━━━ Données extraites

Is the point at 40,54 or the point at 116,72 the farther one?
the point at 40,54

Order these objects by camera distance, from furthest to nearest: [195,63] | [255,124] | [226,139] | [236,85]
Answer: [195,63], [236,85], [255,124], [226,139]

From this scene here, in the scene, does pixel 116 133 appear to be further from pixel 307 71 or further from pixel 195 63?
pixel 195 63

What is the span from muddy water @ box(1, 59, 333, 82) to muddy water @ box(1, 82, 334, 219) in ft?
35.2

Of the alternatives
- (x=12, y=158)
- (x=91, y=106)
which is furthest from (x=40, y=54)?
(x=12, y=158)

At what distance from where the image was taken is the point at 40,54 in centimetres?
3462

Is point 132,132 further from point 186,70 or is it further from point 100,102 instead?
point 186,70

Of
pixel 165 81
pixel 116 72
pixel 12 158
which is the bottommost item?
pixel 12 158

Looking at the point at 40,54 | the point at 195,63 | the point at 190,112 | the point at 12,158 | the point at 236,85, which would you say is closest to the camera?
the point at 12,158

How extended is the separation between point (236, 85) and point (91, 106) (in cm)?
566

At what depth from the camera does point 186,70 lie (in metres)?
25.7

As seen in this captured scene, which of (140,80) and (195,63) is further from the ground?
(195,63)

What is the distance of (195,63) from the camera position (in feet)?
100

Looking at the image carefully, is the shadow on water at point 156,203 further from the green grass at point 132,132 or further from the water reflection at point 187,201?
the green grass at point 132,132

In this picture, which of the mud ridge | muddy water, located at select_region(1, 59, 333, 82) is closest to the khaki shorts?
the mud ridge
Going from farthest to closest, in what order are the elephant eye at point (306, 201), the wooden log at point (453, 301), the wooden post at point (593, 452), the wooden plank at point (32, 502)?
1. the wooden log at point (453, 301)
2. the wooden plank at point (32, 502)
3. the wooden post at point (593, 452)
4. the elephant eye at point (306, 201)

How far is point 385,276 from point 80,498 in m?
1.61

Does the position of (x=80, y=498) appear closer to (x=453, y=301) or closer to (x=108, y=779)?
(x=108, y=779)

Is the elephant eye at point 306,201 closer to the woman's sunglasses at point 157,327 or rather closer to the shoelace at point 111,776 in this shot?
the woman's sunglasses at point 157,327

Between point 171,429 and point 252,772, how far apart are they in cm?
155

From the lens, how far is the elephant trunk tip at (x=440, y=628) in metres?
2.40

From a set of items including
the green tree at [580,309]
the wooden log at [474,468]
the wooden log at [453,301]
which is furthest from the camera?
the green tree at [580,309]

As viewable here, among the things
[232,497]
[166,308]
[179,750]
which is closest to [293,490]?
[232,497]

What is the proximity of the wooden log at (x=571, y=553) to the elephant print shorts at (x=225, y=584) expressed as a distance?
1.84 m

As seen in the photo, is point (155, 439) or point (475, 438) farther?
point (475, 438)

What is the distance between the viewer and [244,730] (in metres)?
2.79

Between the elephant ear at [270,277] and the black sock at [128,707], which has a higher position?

━━━━━━

(Votre objectif) Comptez les lignes des données ci-dessus où figure le mot « green ». Donnez uniquement ce nombre.

(Réponse à l'exercice) 4